Now again about India: the first time I came to the country in 2012, to Mumbai, in 2013 I came to Delhi. And in Delhi I live now. In 2016-2017 I spent a lot of time here, because I have been already dating my future husband. In 2018, at the end of February I moved here, and in May we got married. And, of course, having an Indian husband means being asked a lot of stereotypical questions as well, mostly about him forcing Indian culture on me – since the stereotypes say so. However, we didn’t have a typical Indian wedding, I didn’t change religion and they way I dress up after marriage. Why? I will tell you later!
India is the country that never stops to make me wondering about the way people mix traditions and modern life here. It makes my ethnographer’s mind to analyze and imagine, how would my country look like if our traditions wouldn’t just exist in books and museums now but be a part of daily routine until today, or what will be happening in India after a few decades?…

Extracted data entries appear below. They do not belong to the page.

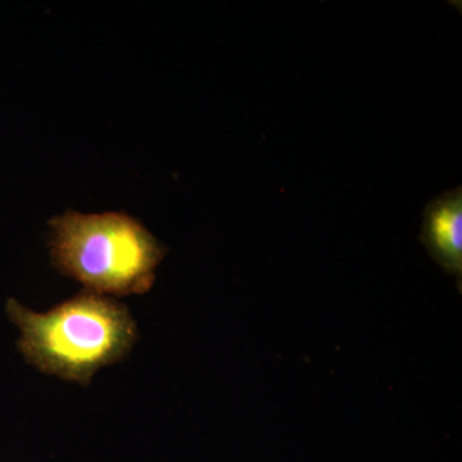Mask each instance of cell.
<instances>
[{
    "mask_svg": "<svg viewBox=\"0 0 462 462\" xmlns=\"http://www.w3.org/2000/svg\"><path fill=\"white\" fill-rule=\"evenodd\" d=\"M54 267L100 296L144 294L156 281L167 248L124 212L69 211L48 223Z\"/></svg>",
    "mask_w": 462,
    "mask_h": 462,
    "instance_id": "obj_2",
    "label": "cell"
},
{
    "mask_svg": "<svg viewBox=\"0 0 462 462\" xmlns=\"http://www.w3.org/2000/svg\"><path fill=\"white\" fill-rule=\"evenodd\" d=\"M420 240L431 258L462 287V188L445 191L428 203Z\"/></svg>",
    "mask_w": 462,
    "mask_h": 462,
    "instance_id": "obj_3",
    "label": "cell"
},
{
    "mask_svg": "<svg viewBox=\"0 0 462 462\" xmlns=\"http://www.w3.org/2000/svg\"><path fill=\"white\" fill-rule=\"evenodd\" d=\"M5 312L21 331L16 346L27 364L83 387L102 367L127 357L139 338L124 303L85 289L44 314L8 298Z\"/></svg>",
    "mask_w": 462,
    "mask_h": 462,
    "instance_id": "obj_1",
    "label": "cell"
}]
</instances>
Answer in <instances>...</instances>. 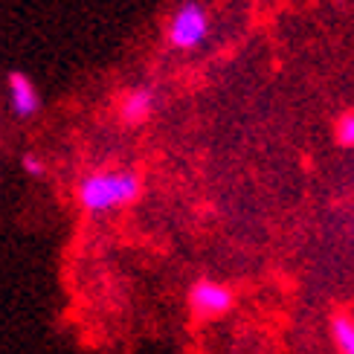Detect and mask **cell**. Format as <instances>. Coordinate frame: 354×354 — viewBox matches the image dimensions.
<instances>
[{
	"label": "cell",
	"mask_w": 354,
	"mask_h": 354,
	"mask_svg": "<svg viewBox=\"0 0 354 354\" xmlns=\"http://www.w3.org/2000/svg\"><path fill=\"white\" fill-rule=\"evenodd\" d=\"M142 192V180L137 171L131 169H105L84 174L76 186V201L87 215L113 212L122 206L134 203Z\"/></svg>",
	"instance_id": "1"
},
{
	"label": "cell",
	"mask_w": 354,
	"mask_h": 354,
	"mask_svg": "<svg viewBox=\"0 0 354 354\" xmlns=\"http://www.w3.org/2000/svg\"><path fill=\"white\" fill-rule=\"evenodd\" d=\"M206 35H209V15H206V9L198 0H186V3H180L171 12L166 24V41L171 50L180 53L198 50L206 41Z\"/></svg>",
	"instance_id": "2"
},
{
	"label": "cell",
	"mask_w": 354,
	"mask_h": 354,
	"mask_svg": "<svg viewBox=\"0 0 354 354\" xmlns=\"http://www.w3.org/2000/svg\"><path fill=\"white\" fill-rule=\"evenodd\" d=\"M235 297L227 285L212 282V279H198L189 288V311L201 317V319H212V317H224L232 308Z\"/></svg>",
	"instance_id": "3"
},
{
	"label": "cell",
	"mask_w": 354,
	"mask_h": 354,
	"mask_svg": "<svg viewBox=\"0 0 354 354\" xmlns=\"http://www.w3.org/2000/svg\"><path fill=\"white\" fill-rule=\"evenodd\" d=\"M157 111V93L154 87L149 84H140V87H131V91L120 99V120L131 128H137L142 122H149Z\"/></svg>",
	"instance_id": "4"
},
{
	"label": "cell",
	"mask_w": 354,
	"mask_h": 354,
	"mask_svg": "<svg viewBox=\"0 0 354 354\" xmlns=\"http://www.w3.org/2000/svg\"><path fill=\"white\" fill-rule=\"evenodd\" d=\"M9 105L18 120H29L41 111V93L35 82L24 76V73H12L9 76Z\"/></svg>",
	"instance_id": "5"
},
{
	"label": "cell",
	"mask_w": 354,
	"mask_h": 354,
	"mask_svg": "<svg viewBox=\"0 0 354 354\" xmlns=\"http://www.w3.org/2000/svg\"><path fill=\"white\" fill-rule=\"evenodd\" d=\"M331 337H334V346L340 354H354V319L351 317H334Z\"/></svg>",
	"instance_id": "6"
},
{
	"label": "cell",
	"mask_w": 354,
	"mask_h": 354,
	"mask_svg": "<svg viewBox=\"0 0 354 354\" xmlns=\"http://www.w3.org/2000/svg\"><path fill=\"white\" fill-rule=\"evenodd\" d=\"M334 137L343 149H354V111L351 113H343L337 120V128H334Z\"/></svg>",
	"instance_id": "7"
},
{
	"label": "cell",
	"mask_w": 354,
	"mask_h": 354,
	"mask_svg": "<svg viewBox=\"0 0 354 354\" xmlns=\"http://www.w3.org/2000/svg\"><path fill=\"white\" fill-rule=\"evenodd\" d=\"M21 169L29 174V177H44V171H47V166H44V160L38 157V154H24L21 157Z\"/></svg>",
	"instance_id": "8"
}]
</instances>
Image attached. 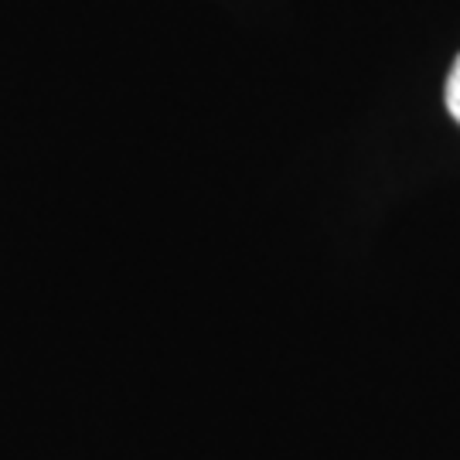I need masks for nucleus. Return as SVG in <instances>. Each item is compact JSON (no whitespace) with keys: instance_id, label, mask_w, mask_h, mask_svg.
Masks as SVG:
<instances>
[{"instance_id":"obj_1","label":"nucleus","mask_w":460,"mask_h":460,"mask_svg":"<svg viewBox=\"0 0 460 460\" xmlns=\"http://www.w3.org/2000/svg\"><path fill=\"white\" fill-rule=\"evenodd\" d=\"M447 110L460 123V55L457 62H454V68H450V79H447Z\"/></svg>"}]
</instances>
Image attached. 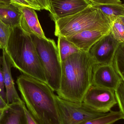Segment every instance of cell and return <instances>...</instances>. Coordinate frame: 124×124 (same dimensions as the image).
I'll use <instances>...</instances> for the list:
<instances>
[{"mask_svg":"<svg viewBox=\"0 0 124 124\" xmlns=\"http://www.w3.org/2000/svg\"><path fill=\"white\" fill-rule=\"evenodd\" d=\"M9 106V105L7 103L6 101L3 99L0 94V110H6Z\"/></svg>","mask_w":124,"mask_h":124,"instance_id":"cell-28","label":"cell"},{"mask_svg":"<svg viewBox=\"0 0 124 124\" xmlns=\"http://www.w3.org/2000/svg\"><path fill=\"white\" fill-rule=\"evenodd\" d=\"M113 22L117 18L124 16V3L95 5Z\"/></svg>","mask_w":124,"mask_h":124,"instance_id":"cell-18","label":"cell"},{"mask_svg":"<svg viewBox=\"0 0 124 124\" xmlns=\"http://www.w3.org/2000/svg\"><path fill=\"white\" fill-rule=\"evenodd\" d=\"M1 63L4 83L6 89V100L7 103L8 105H11L21 102L23 101L20 98L17 93L12 76L11 64L6 52L4 51H2Z\"/></svg>","mask_w":124,"mask_h":124,"instance_id":"cell-11","label":"cell"},{"mask_svg":"<svg viewBox=\"0 0 124 124\" xmlns=\"http://www.w3.org/2000/svg\"><path fill=\"white\" fill-rule=\"evenodd\" d=\"M40 5L42 9H45L51 12V3L49 0H37Z\"/></svg>","mask_w":124,"mask_h":124,"instance_id":"cell-27","label":"cell"},{"mask_svg":"<svg viewBox=\"0 0 124 124\" xmlns=\"http://www.w3.org/2000/svg\"></svg>","mask_w":124,"mask_h":124,"instance_id":"cell-34","label":"cell"},{"mask_svg":"<svg viewBox=\"0 0 124 124\" xmlns=\"http://www.w3.org/2000/svg\"></svg>","mask_w":124,"mask_h":124,"instance_id":"cell-35","label":"cell"},{"mask_svg":"<svg viewBox=\"0 0 124 124\" xmlns=\"http://www.w3.org/2000/svg\"><path fill=\"white\" fill-rule=\"evenodd\" d=\"M54 35L67 38L82 31L99 30L110 32L113 22L95 5L55 22Z\"/></svg>","mask_w":124,"mask_h":124,"instance_id":"cell-4","label":"cell"},{"mask_svg":"<svg viewBox=\"0 0 124 124\" xmlns=\"http://www.w3.org/2000/svg\"><path fill=\"white\" fill-rule=\"evenodd\" d=\"M26 0L30 2L35 8V10L37 11H40L42 10V8L39 3L37 1V0Z\"/></svg>","mask_w":124,"mask_h":124,"instance_id":"cell-29","label":"cell"},{"mask_svg":"<svg viewBox=\"0 0 124 124\" xmlns=\"http://www.w3.org/2000/svg\"><path fill=\"white\" fill-rule=\"evenodd\" d=\"M52 20H57L73 15L91 5L86 0H51Z\"/></svg>","mask_w":124,"mask_h":124,"instance_id":"cell-10","label":"cell"},{"mask_svg":"<svg viewBox=\"0 0 124 124\" xmlns=\"http://www.w3.org/2000/svg\"><path fill=\"white\" fill-rule=\"evenodd\" d=\"M5 52L12 66L23 74L46 83L44 70L32 36L19 26L12 28Z\"/></svg>","mask_w":124,"mask_h":124,"instance_id":"cell-3","label":"cell"},{"mask_svg":"<svg viewBox=\"0 0 124 124\" xmlns=\"http://www.w3.org/2000/svg\"><path fill=\"white\" fill-rule=\"evenodd\" d=\"M0 3L11 4V0H0Z\"/></svg>","mask_w":124,"mask_h":124,"instance_id":"cell-30","label":"cell"},{"mask_svg":"<svg viewBox=\"0 0 124 124\" xmlns=\"http://www.w3.org/2000/svg\"><path fill=\"white\" fill-rule=\"evenodd\" d=\"M24 102L9 105L6 109L0 124H27L24 110Z\"/></svg>","mask_w":124,"mask_h":124,"instance_id":"cell-14","label":"cell"},{"mask_svg":"<svg viewBox=\"0 0 124 124\" xmlns=\"http://www.w3.org/2000/svg\"><path fill=\"white\" fill-rule=\"evenodd\" d=\"M31 35L44 70L46 84L54 92H57L60 87L62 76V64L57 46L54 40Z\"/></svg>","mask_w":124,"mask_h":124,"instance_id":"cell-5","label":"cell"},{"mask_svg":"<svg viewBox=\"0 0 124 124\" xmlns=\"http://www.w3.org/2000/svg\"><path fill=\"white\" fill-rule=\"evenodd\" d=\"M12 28L0 20V49L6 52Z\"/></svg>","mask_w":124,"mask_h":124,"instance_id":"cell-21","label":"cell"},{"mask_svg":"<svg viewBox=\"0 0 124 124\" xmlns=\"http://www.w3.org/2000/svg\"><path fill=\"white\" fill-rule=\"evenodd\" d=\"M122 119H124V116L120 111L111 110L109 113L104 114L78 124H112Z\"/></svg>","mask_w":124,"mask_h":124,"instance_id":"cell-17","label":"cell"},{"mask_svg":"<svg viewBox=\"0 0 124 124\" xmlns=\"http://www.w3.org/2000/svg\"><path fill=\"white\" fill-rule=\"evenodd\" d=\"M110 32L99 30H89L65 38L74 44L80 51L89 52L91 47L98 41Z\"/></svg>","mask_w":124,"mask_h":124,"instance_id":"cell-13","label":"cell"},{"mask_svg":"<svg viewBox=\"0 0 124 124\" xmlns=\"http://www.w3.org/2000/svg\"><path fill=\"white\" fill-rule=\"evenodd\" d=\"M16 83L27 109L39 124H62L56 95L46 83L23 74Z\"/></svg>","mask_w":124,"mask_h":124,"instance_id":"cell-1","label":"cell"},{"mask_svg":"<svg viewBox=\"0 0 124 124\" xmlns=\"http://www.w3.org/2000/svg\"><path fill=\"white\" fill-rule=\"evenodd\" d=\"M56 101L62 124H78L105 114L93 110L83 102L68 101L57 95L56 96Z\"/></svg>","mask_w":124,"mask_h":124,"instance_id":"cell-6","label":"cell"},{"mask_svg":"<svg viewBox=\"0 0 124 124\" xmlns=\"http://www.w3.org/2000/svg\"><path fill=\"white\" fill-rule=\"evenodd\" d=\"M50 0H49V1H50Z\"/></svg>","mask_w":124,"mask_h":124,"instance_id":"cell-33","label":"cell"},{"mask_svg":"<svg viewBox=\"0 0 124 124\" xmlns=\"http://www.w3.org/2000/svg\"><path fill=\"white\" fill-rule=\"evenodd\" d=\"M93 5L108 4H120L122 3L121 0H86Z\"/></svg>","mask_w":124,"mask_h":124,"instance_id":"cell-23","label":"cell"},{"mask_svg":"<svg viewBox=\"0 0 124 124\" xmlns=\"http://www.w3.org/2000/svg\"><path fill=\"white\" fill-rule=\"evenodd\" d=\"M115 95L120 111L124 119V80L121 79L118 85L115 90Z\"/></svg>","mask_w":124,"mask_h":124,"instance_id":"cell-22","label":"cell"},{"mask_svg":"<svg viewBox=\"0 0 124 124\" xmlns=\"http://www.w3.org/2000/svg\"><path fill=\"white\" fill-rule=\"evenodd\" d=\"M57 46L61 62L66 60L71 55L81 51L64 37H58Z\"/></svg>","mask_w":124,"mask_h":124,"instance_id":"cell-16","label":"cell"},{"mask_svg":"<svg viewBox=\"0 0 124 124\" xmlns=\"http://www.w3.org/2000/svg\"><path fill=\"white\" fill-rule=\"evenodd\" d=\"M21 16L19 7L0 3V20L11 28L19 26Z\"/></svg>","mask_w":124,"mask_h":124,"instance_id":"cell-15","label":"cell"},{"mask_svg":"<svg viewBox=\"0 0 124 124\" xmlns=\"http://www.w3.org/2000/svg\"><path fill=\"white\" fill-rule=\"evenodd\" d=\"M113 65L120 78L124 80V43L119 44L114 56Z\"/></svg>","mask_w":124,"mask_h":124,"instance_id":"cell-19","label":"cell"},{"mask_svg":"<svg viewBox=\"0 0 124 124\" xmlns=\"http://www.w3.org/2000/svg\"><path fill=\"white\" fill-rule=\"evenodd\" d=\"M21 12L19 27L25 32L46 38L35 10L27 7H19Z\"/></svg>","mask_w":124,"mask_h":124,"instance_id":"cell-12","label":"cell"},{"mask_svg":"<svg viewBox=\"0 0 124 124\" xmlns=\"http://www.w3.org/2000/svg\"><path fill=\"white\" fill-rule=\"evenodd\" d=\"M60 97L70 102H82L92 85L93 71L95 63L88 52L80 51L61 62Z\"/></svg>","mask_w":124,"mask_h":124,"instance_id":"cell-2","label":"cell"},{"mask_svg":"<svg viewBox=\"0 0 124 124\" xmlns=\"http://www.w3.org/2000/svg\"><path fill=\"white\" fill-rule=\"evenodd\" d=\"M11 4L18 7H27L35 9L34 7L26 0H11Z\"/></svg>","mask_w":124,"mask_h":124,"instance_id":"cell-25","label":"cell"},{"mask_svg":"<svg viewBox=\"0 0 124 124\" xmlns=\"http://www.w3.org/2000/svg\"><path fill=\"white\" fill-rule=\"evenodd\" d=\"M5 110H0V122L1 121V119L3 116Z\"/></svg>","mask_w":124,"mask_h":124,"instance_id":"cell-31","label":"cell"},{"mask_svg":"<svg viewBox=\"0 0 124 124\" xmlns=\"http://www.w3.org/2000/svg\"><path fill=\"white\" fill-rule=\"evenodd\" d=\"M110 32L119 43H124V24L120 17L113 22Z\"/></svg>","mask_w":124,"mask_h":124,"instance_id":"cell-20","label":"cell"},{"mask_svg":"<svg viewBox=\"0 0 124 124\" xmlns=\"http://www.w3.org/2000/svg\"><path fill=\"white\" fill-rule=\"evenodd\" d=\"M24 110L25 114L27 124H40L34 118L29 111L27 109L25 105L24 106Z\"/></svg>","mask_w":124,"mask_h":124,"instance_id":"cell-24","label":"cell"},{"mask_svg":"<svg viewBox=\"0 0 124 124\" xmlns=\"http://www.w3.org/2000/svg\"><path fill=\"white\" fill-rule=\"evenodd\" d=\"M83 102L93 110L107 113L117 104L115 90L92 85L86 93Z\"/></svg>","mask_w":124,"mask_h":124,"instance_id":"cell-7","label":"cell"},{"mask_svg":"<svg viewBox=\"0 0 124 124\" xmlns=\"http://www.w3.org/2000/svg\"><path fill=\"white\" fill-rule=\"evenodd\" d=\"M119 44L110 32L98 41L91 47L88 53L96 64H113Z\"/></svg>","mask_w":124,"mask_h":124,"instance_id":"cell-8","label":"cell"},{"mask_svg":"<svg viewBox=\"0 0 124 124\" xmlns=\"http://www.w3.org/2000/svg\"><path fill=\"white\" fill-rule=\"evenodd\" d=\"M120 18H121V19L122 20V22H123V23H124V16H123L120 17Z\"/></svg>","mask_w":124,"mask_h":124,"instance_id":"cell-32","label":"cell"},{"mask_svg":"<svg viewBox=\"0 0 124 124\" xmlns=\"http://www.w3.org/2000/svg\"><path fill=\"white\" fill-rule=\"evenodd\" d=\"M121 80L113 64H95L92 85L115 90Z\"/></svg>","mask_w":124,"mask_h":124,"instance_id":"cell-9","label":"cell"},{"mask_svg":"<svg viewBox=\"0 0 124 124\" xmlns=\"http://www.w3.org/2000/svg\"><path fill=\"white\" fill-rule=\"evenodd\" d=\"M1 62V58L0 57V94L3 99L6 100V91L4 90L5 87H4V83L3 72L0 67Z\"/></svg>","mask_w":124,"mask_h":124,"instance_id":"cell-26","label":"cell"}]
</instances>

As an ethnographer, I believe in the need to remember our roots. But in the same time I consider myself a person without mentality. I have been traveling to different Asian countries, and, in fact, each of them had some impact on me, each of them made to look at my life BEFORE visiting it from a different angle.
It seems to me that in the modern world blind following of the habits of the past only contributes to establishment of boundaries in people’s minds, the separation and possible aggression between them and sometimes racism and even wars. Since now the borders between the countries are more open than ever, I believe people should be more open-minded to each other as well!